* **Requisitos de la tarea**
(a) Responda con base en el fragmento sobre los derechos de las mujeres:
(i) Además de mandar, ¿qué otro sentido se da al término «poder»?
(ii) Cuando está en juego el poder, ¿en qué se manifiesta el miedo al cambio?
(iii) ¿Qué medida se menciona como aplicada en Perú para combatir la pobreza?
(b) Retome el texto sobre los derechos de las mujeres y continúelo a partir de su última oración.

* **Fragmento**
Lo que está en juego en relación con los derechos de las mujeres y la toma de conciencia colectiva de ellos es otra manera de vivir las relaciones de poder en el mundo. Entendiendo por poder no solo el mandar, sino la capacidad de hacer, de construir. Y ello constituye una buena noticia.

Todo cambio lleva en sí mismo una crisis. Hay que dejar algo que conocemos y con lo que nos sentimos seguros, por otra realidad o proyecto que supone un desafío, una incertidumbre, cuyo resultado no es evidente. Es objeto de una apuesta. Aceptamos cambiar cuando apostamos que los resultados serán mejores que lo que abandonamos. Son un reto, una osadía. Sus beneficios solo se pueden constatar después de haber aceptado el riesgo.

Pero cuando el cambio produce miedo se da un repliegue, un aferrarse a realidades justificadas en experiencias pasadas. Siempre se hizo así, es la costumbre. La religión muchas veces sacraliza en la práctica las rutinas establecidas. Cuando está en juego el poder, ese miedo se manifiesta en violencia, en autoritarismo, en fanatismo, algo que dé la seguridad del orden estipulado.

La emergencia de las mujeres como sujetos de la historia, como seres humanos que deben vivir en igualdad con los varones y desempeñarse en todos los campos del quehacer humano, plantea un desafío al equilibrio hegemónico basado en una cultura patriarcal que tiene al varón como pilar de ese edificio y remece sus cimientos. Porque irrumpe en todos los espacios: políticos, económicos, culturales, comunicacionales, educativos, religiosos, científicos, domésticos, no para realizar lo mismo y de la misma manera, sino para incluir lo diferente como base de la igualdad. Lleva implícito un cuestionamiento y un aporte. Y un empoderamiento de su propio cuerpo, muchas veces considerado propiedad del varón. Sobre ese cuerpo manda la sociedad, las religiones, las costumbres. El ejemplo de lo realizado en Perú, para combatir la pobreza esterilizando sin su consentimiento a miles de mujeres pobres, utilizarlas como esclavas sexuales en épocas de guerra, venderlas y alquilarlas como objetos sexuales en Puerto Quito, es solo una prueba de la cosificación de la mujer.

* **Listado de datos**
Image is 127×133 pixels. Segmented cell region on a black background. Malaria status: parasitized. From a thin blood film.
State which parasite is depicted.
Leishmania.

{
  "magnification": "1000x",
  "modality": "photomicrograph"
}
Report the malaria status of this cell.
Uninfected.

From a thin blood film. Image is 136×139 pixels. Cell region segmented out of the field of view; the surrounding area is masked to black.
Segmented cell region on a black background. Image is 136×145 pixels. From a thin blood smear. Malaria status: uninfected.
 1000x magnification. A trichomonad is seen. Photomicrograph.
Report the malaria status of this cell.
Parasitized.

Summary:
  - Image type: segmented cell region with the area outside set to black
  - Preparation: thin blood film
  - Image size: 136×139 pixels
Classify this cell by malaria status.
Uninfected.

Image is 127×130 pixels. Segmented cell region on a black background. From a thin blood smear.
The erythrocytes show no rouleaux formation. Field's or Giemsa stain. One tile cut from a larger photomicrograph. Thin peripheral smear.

* **Respuestas escritas**
(a)
(i) La capacidad de hacer, de construir.
(ii) En violencia, en autoritarismo y en fanatismo.
(iii) La esterilización de miles de mujeres pobres sin su consentimiento.

(b)
Esa eclosión con sus luces y sus sombras, con aciertos y errores, genera crisis profundas a la construcción cultural sobre el rol que cada ser humano desempeña en la sociedad según su sexo biológico y la manera como debe vivir.

La violencia se manifiesta desde quienes han detentado el poder, que no siempre pueden descubrir ni verbalizar esa profunda incomodidad y cuestionamiento que las nuevas realidades provocan. Violencia que se expande a todos los ámbitos de la actividad humana, empezando por las más cercanas, las relaciones familiares y laborales. Más allá de las circunstancias personales la avalancha de femicidios encuentra sus raíces en la no aceptación de dejar ser los dueños de la vida de las mujeres por parte de los varones.

Pero el proceso es irreversible, las mujeres irán ocupando los espacios que les corresponden como seres humanos. Serán artífices de decisiones que involucran a todos y contribuirán a crear una sociedad inclusiva y diversa, donde quepan todos, no crispada en el ejercicio de la autoridad, sino atenta a la colaboración de los diferentes. (O)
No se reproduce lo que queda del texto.